Optional network features (all off by default)
If you choose to enable them in Settings, each feature sends only what is listed here:
- Keyword suggestions (Wikidata / Grokipedia): sends the keyword term you typed (and only the term) to a public reference API — Wikidata, and/or Grokipedia (a keyless wiki lookup) — to find related terms. The term itself could contain personal information if you type it; nothing else is sent.
- AI keyword suggestions (a provider you choose): sends the keyword term — and only the term — to an AI service you select and, for the hosted ones, supply your own API key for: xAI, OpenAI, Anthropic, Mistral, Groq, or DeepSeek. You can instead point it at a model running locally on your Mac (e.g. Ollama on
localhost) or a custom endpoint URL you configure. TAG Lens has no key of its own and no server of its own; it never sends your photos to these services — only the typed term. Each hosted provider runs in its own operator’s region (DeepSeek’s endpoint, for example, is in China); the term you send is governed by that provider’s policy, and you choose the destination. - On-device photo analysis with a local model (loopback only): if — and only if — you configure the AI endpoint as a model running on your own Mac (a
localhost/127.0.0.1address), TAG Lens can send a small copy of the photo to that local model to suggest a caption. A strict check rejects any address that isn’t your own machine, so your photo’s pixels never reach an internet endpoint — they stay on your Mac. Hosted providers (above) never receive pixels, only text. - Place names: resolves a photo’s existing GPS coordinates to a place name (“Kyoto”) using Apple’s geocoding service. Off by default; when off, coordinates are never sent anywhere and are shown as raw numbers instead.
- Place from photo text: for a photo with no location, reads any place name on a sign in the photo (on your Mac) and sends only that recognized text — e.g. “Pine Ridge, South Dakota” — to Apple’s location search to find a coordinate to suggest. Off by default. Only the recognized place text is sent, only for the photo you’re viewing (never a library-wide sweep), and never the photo itself; text that looks like a street address, phone number, or email is filtered out and never sent. You confirm each suggestion before any location is written.
Disable any of these at any time; TAG Lens returns to fully offline operation.
Exports you create
Two features copy data out of the app only when you invoke them, to a destination you choose — this is your action, not collection by the app:
- Export Metadata as CSV writes a file you pick that by default includes each photo’s precise latitude/longitude. Turn on Strip location when sharing or exporting to blank those columns.

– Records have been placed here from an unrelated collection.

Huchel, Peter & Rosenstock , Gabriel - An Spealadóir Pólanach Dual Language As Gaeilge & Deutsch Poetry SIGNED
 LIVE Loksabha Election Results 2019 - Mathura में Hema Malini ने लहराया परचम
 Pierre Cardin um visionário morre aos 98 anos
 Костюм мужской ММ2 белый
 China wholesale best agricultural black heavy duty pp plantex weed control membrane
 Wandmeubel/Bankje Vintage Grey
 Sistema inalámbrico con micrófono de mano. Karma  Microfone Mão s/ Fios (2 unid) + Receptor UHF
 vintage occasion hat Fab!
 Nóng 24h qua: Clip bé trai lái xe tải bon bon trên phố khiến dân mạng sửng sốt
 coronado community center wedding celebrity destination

- Share / drag exports a JPEG copy; GPS is stripped when that same setting is on.
What TAG Lens never does
- Never uploads or shares your photos.
- Never collects analytics, telemetry, or crash reports of its own.
- Never sells, shares, or retains any data — it has no servers to retain it on.
- Never modifies your photo pixels. TAG Lens writes only metadata — the labels and descriptions attached to a photo, never the image itself.
Permissions
TAG Lens asks macOS for access to your Photos library (to read and write metadata) and for automation access to the Photos app (to write keywords, titles, and captions). Both are revocable at any time in System Settings ▸ Privacy & Security.
Contact
Questions: email wells01440@gmail.com.
Changes to this policy will be posted at this URL with an updated effective date.